Долго еще они сидели на высоком бархане и так разговаривали, соглашаясь друг с другом. Солнце набрало силу. Откуда-то сбоку па дорогу выкатился вездеход, попросил закурить и уполз в сторону Ербента, оставляя рубчатый след. Потом через рубчики поперек долго ползла черепаха. Уставала. Отдыхала, далеко, без опаски выбрасывая из-под панциря голову. Снова ползла. Сурин следил, как она загребает. Вспоминал.
Когда Лева, сын, был еще совсем шпингалетом, Сурин привез ему черепаху. Такую же маленькую. Маленькая, а дух от нее по квартире пошел настоящий звериный. Как ни убирай. Соседи крик подняли. Никаких звуков черепаха не отличала, кличку там или что. Только на мясо жадно разевала рот, прямо бросалась на тушенку. А палец прихватит случаем, так будто дверью прижмет…
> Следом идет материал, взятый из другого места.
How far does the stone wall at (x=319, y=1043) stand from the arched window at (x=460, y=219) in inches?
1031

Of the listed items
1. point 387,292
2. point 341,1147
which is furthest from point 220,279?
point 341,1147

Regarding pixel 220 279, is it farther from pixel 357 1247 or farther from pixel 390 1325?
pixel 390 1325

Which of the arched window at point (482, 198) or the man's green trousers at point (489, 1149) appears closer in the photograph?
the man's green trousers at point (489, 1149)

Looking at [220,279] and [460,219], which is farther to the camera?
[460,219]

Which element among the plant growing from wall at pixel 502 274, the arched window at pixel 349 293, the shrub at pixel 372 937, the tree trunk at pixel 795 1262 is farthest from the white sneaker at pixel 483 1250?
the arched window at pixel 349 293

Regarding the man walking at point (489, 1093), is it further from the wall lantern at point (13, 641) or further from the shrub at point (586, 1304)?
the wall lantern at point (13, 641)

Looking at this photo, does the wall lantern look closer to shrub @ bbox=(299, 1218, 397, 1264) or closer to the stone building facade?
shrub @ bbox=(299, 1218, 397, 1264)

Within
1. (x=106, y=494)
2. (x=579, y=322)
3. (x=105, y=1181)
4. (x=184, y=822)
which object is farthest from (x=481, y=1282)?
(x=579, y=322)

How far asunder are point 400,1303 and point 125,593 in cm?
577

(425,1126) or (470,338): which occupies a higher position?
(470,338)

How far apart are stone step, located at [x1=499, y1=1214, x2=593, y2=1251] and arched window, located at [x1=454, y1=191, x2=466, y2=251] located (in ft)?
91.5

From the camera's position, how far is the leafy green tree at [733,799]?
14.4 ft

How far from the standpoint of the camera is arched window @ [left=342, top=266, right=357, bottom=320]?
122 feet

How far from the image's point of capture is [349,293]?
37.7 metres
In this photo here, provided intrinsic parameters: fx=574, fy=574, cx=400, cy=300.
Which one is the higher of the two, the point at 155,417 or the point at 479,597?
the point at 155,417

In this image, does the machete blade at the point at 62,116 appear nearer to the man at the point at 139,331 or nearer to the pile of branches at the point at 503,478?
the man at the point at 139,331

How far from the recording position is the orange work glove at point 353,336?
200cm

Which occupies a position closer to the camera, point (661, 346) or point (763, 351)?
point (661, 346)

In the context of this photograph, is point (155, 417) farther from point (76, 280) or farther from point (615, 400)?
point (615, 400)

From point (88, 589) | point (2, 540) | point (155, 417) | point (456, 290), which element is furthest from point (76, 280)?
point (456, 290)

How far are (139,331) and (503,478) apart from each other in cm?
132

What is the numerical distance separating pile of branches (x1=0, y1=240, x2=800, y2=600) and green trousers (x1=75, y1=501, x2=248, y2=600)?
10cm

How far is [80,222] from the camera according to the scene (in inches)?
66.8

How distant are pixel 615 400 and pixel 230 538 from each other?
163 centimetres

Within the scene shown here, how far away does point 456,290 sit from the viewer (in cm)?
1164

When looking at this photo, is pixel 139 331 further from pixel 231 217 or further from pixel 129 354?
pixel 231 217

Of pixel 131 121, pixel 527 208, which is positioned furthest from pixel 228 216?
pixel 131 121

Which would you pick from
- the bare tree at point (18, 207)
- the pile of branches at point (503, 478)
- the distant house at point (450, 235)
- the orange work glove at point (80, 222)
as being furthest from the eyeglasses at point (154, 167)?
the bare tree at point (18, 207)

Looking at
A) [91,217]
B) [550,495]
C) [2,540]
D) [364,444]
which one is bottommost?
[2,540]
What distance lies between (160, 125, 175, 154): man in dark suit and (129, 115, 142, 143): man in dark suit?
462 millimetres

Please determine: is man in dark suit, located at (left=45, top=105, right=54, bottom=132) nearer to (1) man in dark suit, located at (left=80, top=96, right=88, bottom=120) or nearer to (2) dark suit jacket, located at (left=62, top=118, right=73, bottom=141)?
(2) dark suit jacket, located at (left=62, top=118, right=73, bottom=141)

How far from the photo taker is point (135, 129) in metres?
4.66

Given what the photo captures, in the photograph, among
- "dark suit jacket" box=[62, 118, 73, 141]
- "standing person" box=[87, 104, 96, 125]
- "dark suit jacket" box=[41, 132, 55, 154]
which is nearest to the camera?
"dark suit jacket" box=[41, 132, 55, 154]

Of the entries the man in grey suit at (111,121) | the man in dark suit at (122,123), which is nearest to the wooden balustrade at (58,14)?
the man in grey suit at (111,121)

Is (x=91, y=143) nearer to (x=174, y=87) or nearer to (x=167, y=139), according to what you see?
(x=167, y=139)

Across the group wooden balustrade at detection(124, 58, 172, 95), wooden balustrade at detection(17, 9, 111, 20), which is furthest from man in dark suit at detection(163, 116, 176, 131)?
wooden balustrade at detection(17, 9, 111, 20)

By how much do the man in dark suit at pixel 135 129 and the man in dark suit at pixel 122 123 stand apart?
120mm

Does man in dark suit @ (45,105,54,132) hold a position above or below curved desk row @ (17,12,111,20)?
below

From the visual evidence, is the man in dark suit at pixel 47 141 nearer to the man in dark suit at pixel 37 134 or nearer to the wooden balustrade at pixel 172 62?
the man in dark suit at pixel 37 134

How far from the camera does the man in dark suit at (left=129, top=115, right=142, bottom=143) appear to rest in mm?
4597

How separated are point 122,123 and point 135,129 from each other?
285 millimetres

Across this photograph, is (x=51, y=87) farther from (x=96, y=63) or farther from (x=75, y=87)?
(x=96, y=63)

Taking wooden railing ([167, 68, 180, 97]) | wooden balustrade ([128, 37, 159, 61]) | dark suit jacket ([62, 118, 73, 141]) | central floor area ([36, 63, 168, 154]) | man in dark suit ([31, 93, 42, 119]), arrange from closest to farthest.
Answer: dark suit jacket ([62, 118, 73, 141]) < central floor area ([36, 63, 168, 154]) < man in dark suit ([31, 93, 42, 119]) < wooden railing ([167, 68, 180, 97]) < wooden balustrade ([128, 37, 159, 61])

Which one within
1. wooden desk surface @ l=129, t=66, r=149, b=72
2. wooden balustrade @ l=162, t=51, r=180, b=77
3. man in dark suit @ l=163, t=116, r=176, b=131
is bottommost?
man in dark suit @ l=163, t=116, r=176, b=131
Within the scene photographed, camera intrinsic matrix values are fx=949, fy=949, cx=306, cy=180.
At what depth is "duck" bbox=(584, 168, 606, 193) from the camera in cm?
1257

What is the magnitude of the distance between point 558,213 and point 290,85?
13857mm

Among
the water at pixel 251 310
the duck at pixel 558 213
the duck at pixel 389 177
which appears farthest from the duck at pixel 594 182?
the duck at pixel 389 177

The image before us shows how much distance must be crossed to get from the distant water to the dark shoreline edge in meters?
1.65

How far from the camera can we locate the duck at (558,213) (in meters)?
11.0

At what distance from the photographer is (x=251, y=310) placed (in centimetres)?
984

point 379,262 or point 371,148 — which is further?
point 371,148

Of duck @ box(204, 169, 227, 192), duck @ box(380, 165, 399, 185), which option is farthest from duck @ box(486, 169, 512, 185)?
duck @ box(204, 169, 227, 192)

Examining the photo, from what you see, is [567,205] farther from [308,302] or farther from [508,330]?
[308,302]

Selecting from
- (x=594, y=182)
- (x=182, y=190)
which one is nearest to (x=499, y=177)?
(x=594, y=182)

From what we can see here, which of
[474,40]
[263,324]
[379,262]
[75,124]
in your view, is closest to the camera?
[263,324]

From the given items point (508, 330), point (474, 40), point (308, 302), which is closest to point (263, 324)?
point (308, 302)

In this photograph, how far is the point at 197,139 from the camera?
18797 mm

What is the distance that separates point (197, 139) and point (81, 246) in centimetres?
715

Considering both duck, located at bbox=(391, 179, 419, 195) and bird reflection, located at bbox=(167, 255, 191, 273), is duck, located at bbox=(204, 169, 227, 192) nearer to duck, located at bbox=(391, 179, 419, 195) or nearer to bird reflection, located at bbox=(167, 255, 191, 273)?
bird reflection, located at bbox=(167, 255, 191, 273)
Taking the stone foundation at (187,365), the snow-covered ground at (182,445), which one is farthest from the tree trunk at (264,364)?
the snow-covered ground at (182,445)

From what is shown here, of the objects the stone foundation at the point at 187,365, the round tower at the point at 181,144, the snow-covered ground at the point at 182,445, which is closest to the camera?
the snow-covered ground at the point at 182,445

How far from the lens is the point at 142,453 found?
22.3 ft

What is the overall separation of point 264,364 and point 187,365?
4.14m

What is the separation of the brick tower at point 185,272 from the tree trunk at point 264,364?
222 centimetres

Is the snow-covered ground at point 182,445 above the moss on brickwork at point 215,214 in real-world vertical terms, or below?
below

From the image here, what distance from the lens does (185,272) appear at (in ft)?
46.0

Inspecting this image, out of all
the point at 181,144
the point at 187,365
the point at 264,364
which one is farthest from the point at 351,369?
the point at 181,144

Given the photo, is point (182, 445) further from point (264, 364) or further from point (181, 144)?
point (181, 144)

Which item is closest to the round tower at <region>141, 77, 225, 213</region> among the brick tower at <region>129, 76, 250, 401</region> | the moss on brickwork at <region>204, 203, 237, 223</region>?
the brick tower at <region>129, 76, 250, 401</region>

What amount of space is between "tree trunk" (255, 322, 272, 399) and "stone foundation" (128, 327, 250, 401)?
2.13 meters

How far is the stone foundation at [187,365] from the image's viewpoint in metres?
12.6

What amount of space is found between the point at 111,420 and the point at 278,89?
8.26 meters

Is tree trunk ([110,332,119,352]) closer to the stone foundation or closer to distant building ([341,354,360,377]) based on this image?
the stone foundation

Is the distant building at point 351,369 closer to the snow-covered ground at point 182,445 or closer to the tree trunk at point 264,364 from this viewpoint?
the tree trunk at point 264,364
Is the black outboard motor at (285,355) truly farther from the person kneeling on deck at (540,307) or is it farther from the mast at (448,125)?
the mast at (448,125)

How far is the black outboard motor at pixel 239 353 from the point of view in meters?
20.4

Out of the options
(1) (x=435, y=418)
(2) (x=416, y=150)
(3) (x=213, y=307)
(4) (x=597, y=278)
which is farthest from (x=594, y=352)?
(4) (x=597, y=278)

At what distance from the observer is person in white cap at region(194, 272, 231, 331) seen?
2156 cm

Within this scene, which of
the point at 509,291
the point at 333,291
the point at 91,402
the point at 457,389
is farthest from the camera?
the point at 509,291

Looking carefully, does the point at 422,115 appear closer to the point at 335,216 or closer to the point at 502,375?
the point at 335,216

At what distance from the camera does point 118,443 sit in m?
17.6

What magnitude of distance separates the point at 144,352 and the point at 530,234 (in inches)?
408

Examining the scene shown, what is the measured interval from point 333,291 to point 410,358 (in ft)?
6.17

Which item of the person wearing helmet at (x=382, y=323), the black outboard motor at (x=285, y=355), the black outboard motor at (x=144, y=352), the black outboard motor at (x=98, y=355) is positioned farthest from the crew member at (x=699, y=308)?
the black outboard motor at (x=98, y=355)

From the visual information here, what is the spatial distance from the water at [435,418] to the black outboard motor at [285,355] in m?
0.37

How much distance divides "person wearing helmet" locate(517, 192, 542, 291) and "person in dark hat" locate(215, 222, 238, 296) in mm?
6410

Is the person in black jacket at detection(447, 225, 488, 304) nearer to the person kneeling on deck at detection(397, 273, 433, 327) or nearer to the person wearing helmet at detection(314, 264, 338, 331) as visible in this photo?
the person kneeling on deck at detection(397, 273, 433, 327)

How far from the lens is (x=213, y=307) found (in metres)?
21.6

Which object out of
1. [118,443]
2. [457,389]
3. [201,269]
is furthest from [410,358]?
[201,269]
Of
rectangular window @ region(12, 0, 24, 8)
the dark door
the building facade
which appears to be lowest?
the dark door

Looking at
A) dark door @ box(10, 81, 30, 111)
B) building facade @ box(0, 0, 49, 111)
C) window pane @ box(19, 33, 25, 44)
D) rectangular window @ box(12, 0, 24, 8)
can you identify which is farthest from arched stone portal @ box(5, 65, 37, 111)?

— Вон зверь тоже, — сказал на черепаху Шукат. — В кипяток шугануть, хорошая пепельница будет. Двигаем, что ли?
— Ага, — поднялся Сурин. — Я наверху…
— Солнце сожрет. Как хотите, конечно, — сказал Шукат. Снова в нем поднялась неприязнь к пассажиру: думал, после бархана только и пойдет у них настоящий разговор. Легкий треп, сокращающий километры. Ан нет, в кузов его несет!
Шукат тронул резко нарочно, тряхнув Сурина наверху. Но Сурин только засмеялся. Покрепче устроился в гравии, ватник под себя подложил, мягко. Гравий спрессовался дорогой. Крупный, мытый — вроде песок в пустыню везем. Когда бетонируют водосборную площадку, без гравия не обойтись. Рядом громыхала бочка с водой. Сурин нашарил шланг, громко втянул, в шланге лениво булькнуло — пошла вода, тепловатая, с резиновым привкусом. Отличная вода. Сурин полил на голову и за шиворот. Освежился.
Сверху пустыня, не стесненная рамками кабины, вольно раздвинулась вширь. Будто ближе стала. Желтее и ярче. Хотя Сурин привык видеть ее сквозь шоферское стекло. Вдруг ему понравилось быть пассажиром. Подскакивать в кузове и безответственно глазеть вокруг, затягиваясь воспоминаниями, как папиросой. Век бы в кузове ехал. Один на один с собой. Не принуждая себя к разговору, который только мешает нужным мыслям…
В Ербенте Шукат разогнал прямо к столовой. Лихо затормозил, раздвигая сигналом собак, выскочил из кабины. Сурин спрыгнул сверху. Шукат взглянул на него и едва узнал: вместо бледного городского лица весело подмигивала Шукату кирпично-красная, прожженная рожа под седым ежиком. Солнце в Каракумах работало на совесть.